Krowka M J, Cortese D A
Mayo Clin Proc. 1987 Mar;62(3):164-73. doi: 10.1016/s0025-6196(12)62438-0.
Severe hypoxemia associated with chronic liver disease is an uncommon disorder most likely due to an intrapulmonary vascular abnormality that has characteristics of both ventilation-perfusion mismatching and diffusion limitation. Anatomically, the intrapulmonary vascular abnormalities can occasionally be detected by angiography. Physiologically, the gas exchange abnormalities can be substantiated by contrast-enhanced two-dimensional echocardiography. Although orthodeoxia and platypnea have frequently been found in these patients, echocardiographic data suggest that vascular abnormalities can exist in the absence of orthodeoxia. We describe 11 patients who had severe hypoxemia and chronic liver disease and review their pulmonary angiographic, contrast echocardiographic, and arterial blood gas findings. Among five of these patients who were given almitrine bismesylate, an experimental medication thought to alter ventilation-perfusion relationships in patients with chronic obstructive pulmonary disease, one had improved oxygenation. We recommend that patients with hypoxemia associated with chronic liver disease have detailed studies to rule out reversible forms of hypoxemia and that those with severe hypoxemia undergo testing to determine the existence of intrapulmonary vascular abnormalities, especially if liver transplantation is considered.

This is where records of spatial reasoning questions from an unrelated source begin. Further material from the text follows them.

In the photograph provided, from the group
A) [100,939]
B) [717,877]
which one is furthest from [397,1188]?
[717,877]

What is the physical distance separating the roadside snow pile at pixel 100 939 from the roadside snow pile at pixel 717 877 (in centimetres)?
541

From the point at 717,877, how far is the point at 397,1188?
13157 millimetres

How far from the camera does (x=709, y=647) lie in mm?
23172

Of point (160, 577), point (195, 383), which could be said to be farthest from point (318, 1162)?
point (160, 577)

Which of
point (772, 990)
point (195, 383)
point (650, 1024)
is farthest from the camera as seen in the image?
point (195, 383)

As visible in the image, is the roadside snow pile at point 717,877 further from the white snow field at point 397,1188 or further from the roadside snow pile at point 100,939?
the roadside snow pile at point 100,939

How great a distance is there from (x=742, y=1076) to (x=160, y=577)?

与慢性肝病相关的严重低氧血症是一种罕见的病症,很可能是由于一种肺内血管异常所致,这种异常具有通气-灌注不匹配和弥散受限的特征。从解剖学角度来看,肺内血管异常偶尔可通过血管造影检测到。从生理学角度来看,气体交换异常可通过对比增强二维超声心动图得到证实。尽管在这些患者中经常发现直立性低氧血症和平卧呼吸,但超声心动图数据表明,在没有直立性低氧血症的情况下也可能存在血管异常。我们描述了11例患有严重低氧血症和慢性肝病的患者,并回顾了他们的肺血管造影、对比超声心动图和动脉血气检查结果。在这11例患者中,有5例接受了双嘧达莫,这是一种被认为可改变慢性阻塞性肺疾病患者通气-灌注关系的实验性药物,其中1例患者的氧合情况有所改善。我们建议,患有与慢性肝病相关的低氧血症的患者应进行详细检查,以排除可逆性低氧血症的形式,而那些患有严重低氧血症的患者应接受检查,以确定是否存在肺内血管异常,特别是在考虑进行肝移植的情况下。